**Source extract:**
☆ ☆ ☆ ☆

046
Chapter 4
All Your Words Fit to Print (and Some That Aren’t!): Keeping Journals
In This Chapter
➤ Why journaling is important
➤ Types of journals
➤ A short course in journaling
➤ How to get poems out of your journals
➤ Fun journaling exercises
 
 
Not every word you write is going to end up in a poem. That’s simply the way writing works. If you treasure every word you write, you are in for a shock and are missing a large part of the act of writing. William Faulkner had this advice for writers: “Murder your darlings.” By this, Faulkner meant that writers should be ruthless with their words, cutting and slashing and rewriting. Being a writer is a lot like being a butcher: You’ve got to know when and where to hack off the fat.
Journaling is about experimenting and writing without fear. Sometimes poets have a sense of dread when writing a poem; the inner critic emerges too early and begins to slash away at the poet’s momentum. With journaling, you have no critic looking over your shoulder. You are simply writing happily away, without thinking about your words being “good.” A journal is a safe place. Eventually you will be able to “murder your darlings” in your journal and extract the good stuff, the bits and pieces that will become poems. What about the abandoned words? They are just stepping-stones on your way toward becoming a better poet. Thank them and move on.

☆ ☆ ☆ ☆

**Data extract:**
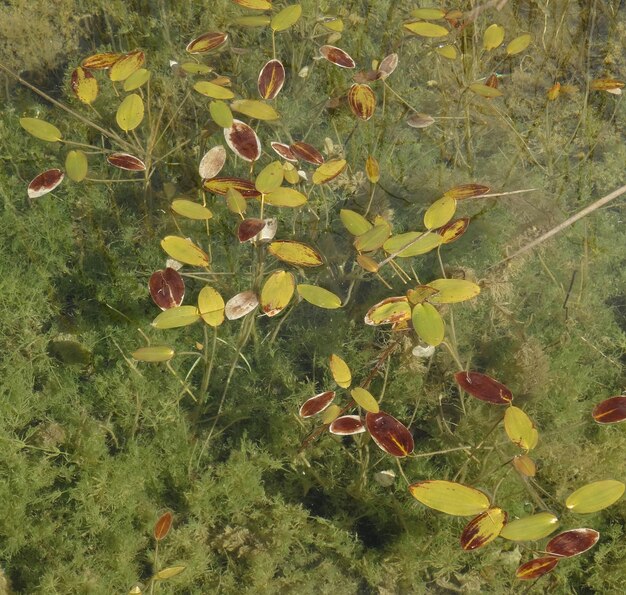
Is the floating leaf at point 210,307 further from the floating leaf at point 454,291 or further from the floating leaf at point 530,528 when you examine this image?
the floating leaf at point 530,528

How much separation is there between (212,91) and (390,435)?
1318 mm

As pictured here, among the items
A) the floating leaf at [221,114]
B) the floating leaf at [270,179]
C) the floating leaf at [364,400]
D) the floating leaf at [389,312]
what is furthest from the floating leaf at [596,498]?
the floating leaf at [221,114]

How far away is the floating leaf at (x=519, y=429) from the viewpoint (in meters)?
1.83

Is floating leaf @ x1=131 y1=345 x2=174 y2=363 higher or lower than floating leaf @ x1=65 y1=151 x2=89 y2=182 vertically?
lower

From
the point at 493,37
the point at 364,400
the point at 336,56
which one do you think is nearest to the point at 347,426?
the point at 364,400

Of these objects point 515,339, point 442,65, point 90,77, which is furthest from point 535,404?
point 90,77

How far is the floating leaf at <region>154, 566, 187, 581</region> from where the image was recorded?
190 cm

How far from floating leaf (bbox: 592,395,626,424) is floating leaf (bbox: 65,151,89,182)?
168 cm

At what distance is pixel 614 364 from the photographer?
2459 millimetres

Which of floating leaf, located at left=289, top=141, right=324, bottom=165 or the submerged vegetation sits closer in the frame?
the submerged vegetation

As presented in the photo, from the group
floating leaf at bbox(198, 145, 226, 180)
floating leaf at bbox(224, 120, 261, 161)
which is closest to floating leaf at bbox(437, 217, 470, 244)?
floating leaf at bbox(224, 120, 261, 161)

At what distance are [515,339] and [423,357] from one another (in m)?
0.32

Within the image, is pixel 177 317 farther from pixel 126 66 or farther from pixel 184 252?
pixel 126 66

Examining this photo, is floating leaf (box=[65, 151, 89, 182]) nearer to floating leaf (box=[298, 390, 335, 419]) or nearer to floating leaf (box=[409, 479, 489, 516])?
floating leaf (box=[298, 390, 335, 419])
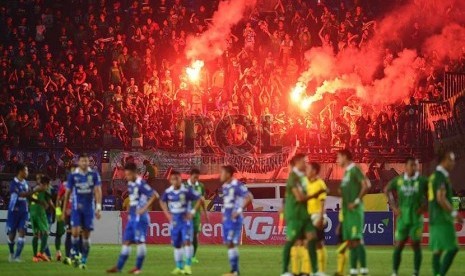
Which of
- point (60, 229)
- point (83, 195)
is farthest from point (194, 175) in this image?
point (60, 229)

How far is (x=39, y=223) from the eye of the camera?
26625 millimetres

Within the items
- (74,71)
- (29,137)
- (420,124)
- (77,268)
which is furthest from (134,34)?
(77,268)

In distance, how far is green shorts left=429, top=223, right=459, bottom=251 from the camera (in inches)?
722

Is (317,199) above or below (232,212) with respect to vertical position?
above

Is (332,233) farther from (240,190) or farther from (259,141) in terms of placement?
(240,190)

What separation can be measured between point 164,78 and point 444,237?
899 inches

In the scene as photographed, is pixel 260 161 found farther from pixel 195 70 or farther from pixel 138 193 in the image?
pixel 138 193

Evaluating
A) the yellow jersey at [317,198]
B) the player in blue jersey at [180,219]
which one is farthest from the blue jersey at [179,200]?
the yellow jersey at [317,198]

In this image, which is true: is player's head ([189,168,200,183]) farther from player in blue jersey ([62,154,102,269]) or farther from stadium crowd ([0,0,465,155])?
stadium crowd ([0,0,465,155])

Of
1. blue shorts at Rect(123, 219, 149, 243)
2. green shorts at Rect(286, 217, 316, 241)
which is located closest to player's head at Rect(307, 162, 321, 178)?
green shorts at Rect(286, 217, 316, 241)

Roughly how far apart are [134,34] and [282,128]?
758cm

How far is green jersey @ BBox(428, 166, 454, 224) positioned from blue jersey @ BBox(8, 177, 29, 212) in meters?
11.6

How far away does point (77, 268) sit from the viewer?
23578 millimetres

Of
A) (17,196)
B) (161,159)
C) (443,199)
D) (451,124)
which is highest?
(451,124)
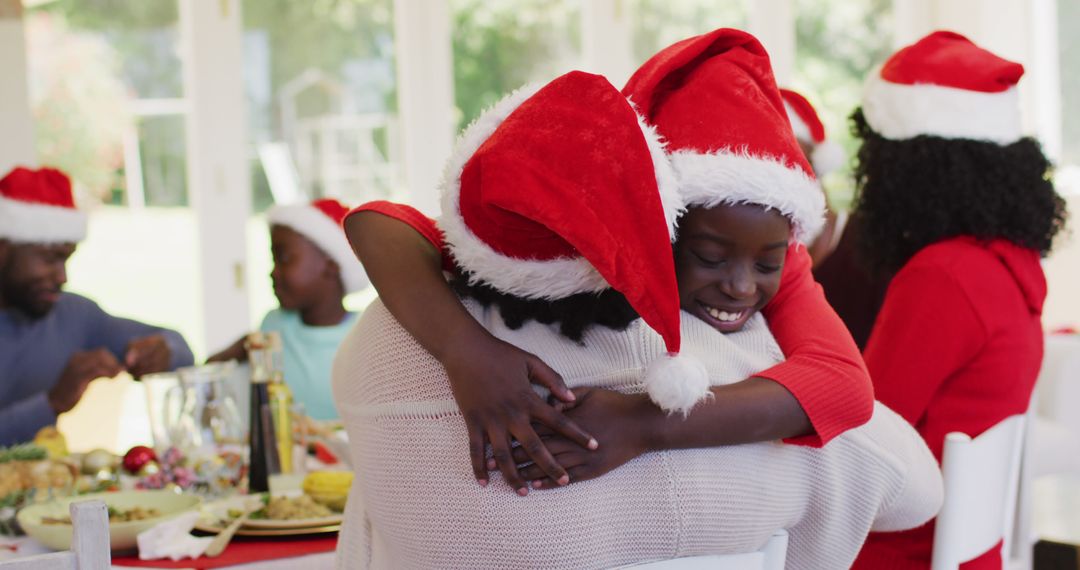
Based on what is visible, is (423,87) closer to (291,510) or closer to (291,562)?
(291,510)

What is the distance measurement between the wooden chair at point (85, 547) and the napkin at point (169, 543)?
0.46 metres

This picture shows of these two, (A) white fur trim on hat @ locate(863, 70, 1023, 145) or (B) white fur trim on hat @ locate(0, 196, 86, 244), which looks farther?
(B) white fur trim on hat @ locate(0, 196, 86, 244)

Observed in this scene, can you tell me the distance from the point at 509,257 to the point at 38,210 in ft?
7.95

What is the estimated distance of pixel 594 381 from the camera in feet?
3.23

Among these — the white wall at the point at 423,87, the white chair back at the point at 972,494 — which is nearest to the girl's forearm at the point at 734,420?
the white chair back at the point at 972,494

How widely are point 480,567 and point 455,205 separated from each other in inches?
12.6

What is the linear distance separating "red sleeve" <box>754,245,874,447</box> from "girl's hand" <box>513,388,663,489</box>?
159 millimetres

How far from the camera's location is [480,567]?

☆ ☆ ☆ ☆

**Required actions:**
**1.** Condense the paragraph of the chapter excerpt on journaling that begins "Journaling is about experimenting" into a shorter version that retains its main points.
**2.** Reproduce word for word everything in the chapter excerpt on journaling from "Journaling is about" down to "and move on.".

**Exercise responses:**
**1.** Journaling means experimenting and writing without fear. When writing a poem, poets may feel dread as the inner critic appears too early and cuts into their momentum. A journal has no such critic, so the writer can work freely without worrying whether the words are "good." In this safe place, the writer can eventually "murder your darlings" and extract the useful fragments that will become poems. The abandoned words are stepping-stones toward becoming a better poet, to be thanked and left behind.

**2.**
Journaling is about experimenting and writing without fear. Sometimes poets have a sense of dread when writing a poem; the inner critic emerges too early and begins to slash away at the poet’s momentum. With journaling, you have no critic looking over your shoulder. You are simply writing happily away, without thinking about your words being “good.” A journal is a safe place. Eventually you will be able to “murder your darlings” in your journal and extract the good stuff, the bits and pieces that will become poems. What about the abandoned words? They are just stepping-stones on your way toward becoming a better poet. Thank them and move on.